Writing in The Daily Telegraph, Mr Cameron stated that despite changes in the world, “the nuclear threat has not gone away”.
“The significant new fact we have to consider is this: the number of nuclear states has not diminished in recent years – and there is a real risk of new nuclear-armed states emerging,” said Mr Cameron.
He pointed specifically towards the continuing defiance of Iran and the “highly unpredictable and aggressive regime in North Korea”.
The Prime Minster also had a message for those, including his coalition partners, who believe a cheaper option is available: “I have seen no evidence that there are cheaper ways of providing a credible alternative to our plans for a successor and I am simply not prepared to settle for something that does not do the job.”
General defence funding also featured in the article, aiming to offer reassurance that money spent on Trident will not come at the expense of the UK’s other defence capabilities.
Mr Cameron discussed continued investment in intelligence agencies, police, the Royal Navy and the Army, saying he wanted to ensure that “our conventional forces are keeping pace with the modern threat”.

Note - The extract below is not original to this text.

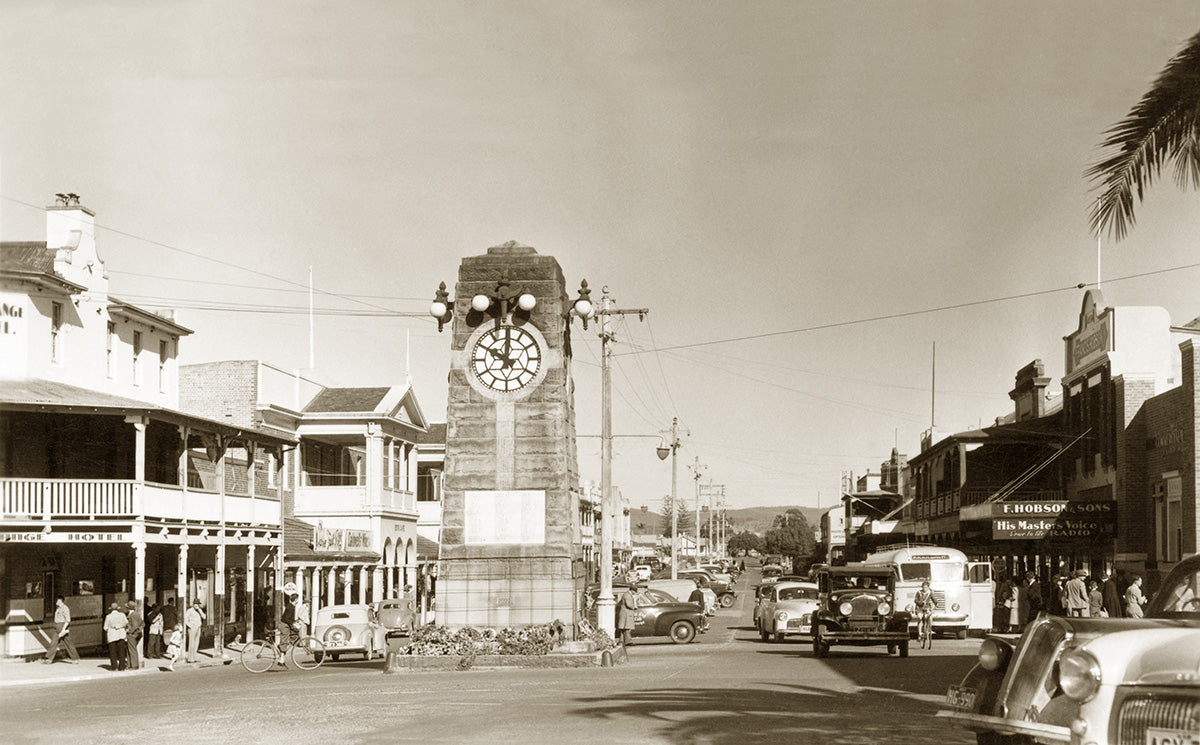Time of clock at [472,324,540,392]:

The Prime Minister also addressed multilateral disarmament, describing a world without nuclear weapons as “a fine ideal”.
However, without any such agreement, Mr Cameron wants evidence that the UK is under no nuclear threat before he would consider giving up our nuclear weapons.
Furthermore, he believes any sort of unilateral disarmament aimed at encouraging others to follow would be “an act of naivety”, and added that: “It would be seen by our adversaries not as wisdom, but weakness.”
Mr Cameron’s commitment to Trident is clear and the recent activity of North Korea will only strengthen the Prime Minister’s resolve.